Trabajar apesta. Siempre. Por eso se llama “trabajo”, porque implica un esfuerzo.

Felipe Soto Viterbo

Cuando tuviste que elegir carrera, seguramente caíste en uno de los dos grandes grupos de seres humanos que son consecuencia de la (des)orientación vocacional. Por un lado, los ingenuos e idealistas que quieren dedicarse a lo que (creen que) más les gusta. Por el otro, aquellos que, un poco más sabios pero masoquistas, están dispuestos a fletarse la mejor parte de sus días para ganar dinero y luego entregarse a lo que más les gusta, que es gastarlo.

Aunque trabajes abrazando pandas, como masajista de supermodelos o poseas un conglomerado de exitosísimas empresas multimillonarias, por más que digas y quieras convencerte a ti mismo de que trabajas “en lo que te gusta”, trabajar apesta. Siempre. No nos hagamos. Por eso se llama “trabajo”, porque implica un esfuerzo.
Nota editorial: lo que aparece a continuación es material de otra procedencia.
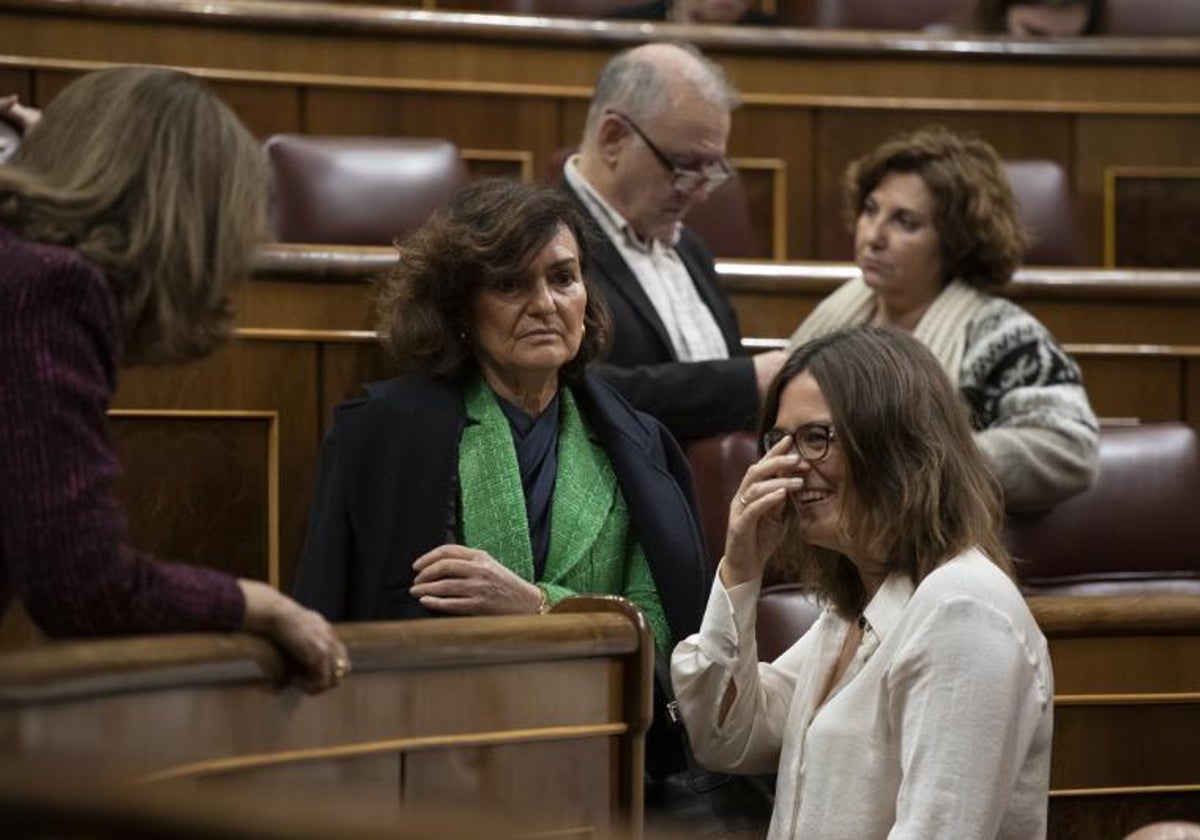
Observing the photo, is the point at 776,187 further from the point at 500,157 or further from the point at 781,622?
the point at 781,622

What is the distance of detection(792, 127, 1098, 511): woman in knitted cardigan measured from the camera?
4.62 feet

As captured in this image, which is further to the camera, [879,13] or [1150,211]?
[879,13]

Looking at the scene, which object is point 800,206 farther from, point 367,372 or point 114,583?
point 114,583

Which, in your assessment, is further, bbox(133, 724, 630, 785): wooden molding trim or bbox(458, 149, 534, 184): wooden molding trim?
bbox(458, 149, 534, 184): wooden molding trim

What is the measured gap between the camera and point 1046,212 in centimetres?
185

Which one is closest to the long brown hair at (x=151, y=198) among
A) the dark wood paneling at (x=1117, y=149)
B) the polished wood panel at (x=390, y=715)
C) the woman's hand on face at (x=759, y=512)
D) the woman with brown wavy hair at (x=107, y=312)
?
the woman with brown wavy hair at (x=107, y=312)

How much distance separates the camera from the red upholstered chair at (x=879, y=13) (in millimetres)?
2229

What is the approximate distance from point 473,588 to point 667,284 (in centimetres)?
45

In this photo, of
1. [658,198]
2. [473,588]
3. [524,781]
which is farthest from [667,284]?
[524,781]

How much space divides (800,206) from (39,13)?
2.22ft

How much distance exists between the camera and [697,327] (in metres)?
1.51

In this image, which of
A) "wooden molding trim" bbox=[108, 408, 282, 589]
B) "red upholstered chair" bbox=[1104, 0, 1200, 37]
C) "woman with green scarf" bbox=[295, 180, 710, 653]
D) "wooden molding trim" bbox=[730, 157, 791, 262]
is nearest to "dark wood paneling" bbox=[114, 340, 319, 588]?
"wooden molding trim" bbox=[108, 408, 282, 589]

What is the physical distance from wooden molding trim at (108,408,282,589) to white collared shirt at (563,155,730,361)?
266 mm

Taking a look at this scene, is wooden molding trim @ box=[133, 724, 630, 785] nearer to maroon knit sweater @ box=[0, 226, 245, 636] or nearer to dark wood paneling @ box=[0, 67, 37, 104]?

En tu feliz infancia un día jugabas a que eras astronauta, al rato a que eras policía y de vez en cuando jugabas al doctor. En la vida adulta eso es sólo posible si eres un actor porno. Pero ese es otro tema. La expectativa como “grande” es que te dediques a una sola cosa, sólo una, por el res-to-de-tu-vi-da. Si elegiste contaduría, derecho o arquitectura, se espera que no hagas otra cosa. O si te entró el bicho del emprendimiento, abrirás tu negocio y te mantendrás ocupado veintiséis horas al día. Sin duda puede ser divertido por momentos, pero a la larga, por muy variada e inspiradora que sea tu vida laboral, no es lo que en realidad querrías estar haciendo: en el fondo anhelas marcharte a las playas tailandesas cuanto antes.
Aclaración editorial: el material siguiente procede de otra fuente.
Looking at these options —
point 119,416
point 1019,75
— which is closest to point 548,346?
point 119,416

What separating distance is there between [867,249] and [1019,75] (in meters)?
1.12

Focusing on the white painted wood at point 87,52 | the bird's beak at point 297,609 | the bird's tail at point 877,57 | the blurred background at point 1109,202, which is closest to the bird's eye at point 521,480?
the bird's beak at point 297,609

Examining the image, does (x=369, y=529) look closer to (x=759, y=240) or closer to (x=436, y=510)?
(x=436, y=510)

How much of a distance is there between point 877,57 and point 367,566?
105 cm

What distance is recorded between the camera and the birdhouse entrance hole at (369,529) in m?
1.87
Hace unos meses una adolescente de 16 años de Baja California conocida como Mars, subió un video a Facebook en el que, sin más, decía que abandonaba la preparatoria y el sistema educativo (usó muchas palabras altisonantes para comunicar esta idea) para dedicarse a lo que le gusta. No especificó qué le gusta, pero estudiar no es. Su video se viralizó y millones de personas la vieron mentar madres contra la educación. Bien por ella, pero –a menos que reciba una cuantiosa herencia o algo semejante– dejar de estudiar no evitará que tenga que esforzarse para subsistir.

Lo contrario de trabajar es no esforzarse y dedicarse a disfrutar de la vida. Pero esa actividad quedó arruinada desde que entraste al kínder o desde que en tu casa te obligaron a levantarte de la cama a que hicieras “algo de provecho”. A algunos esa exigencia adulta acabó por neurotizarlos a tal punto que no imaginan la felicidad si no es trabajando. Mis condolencias.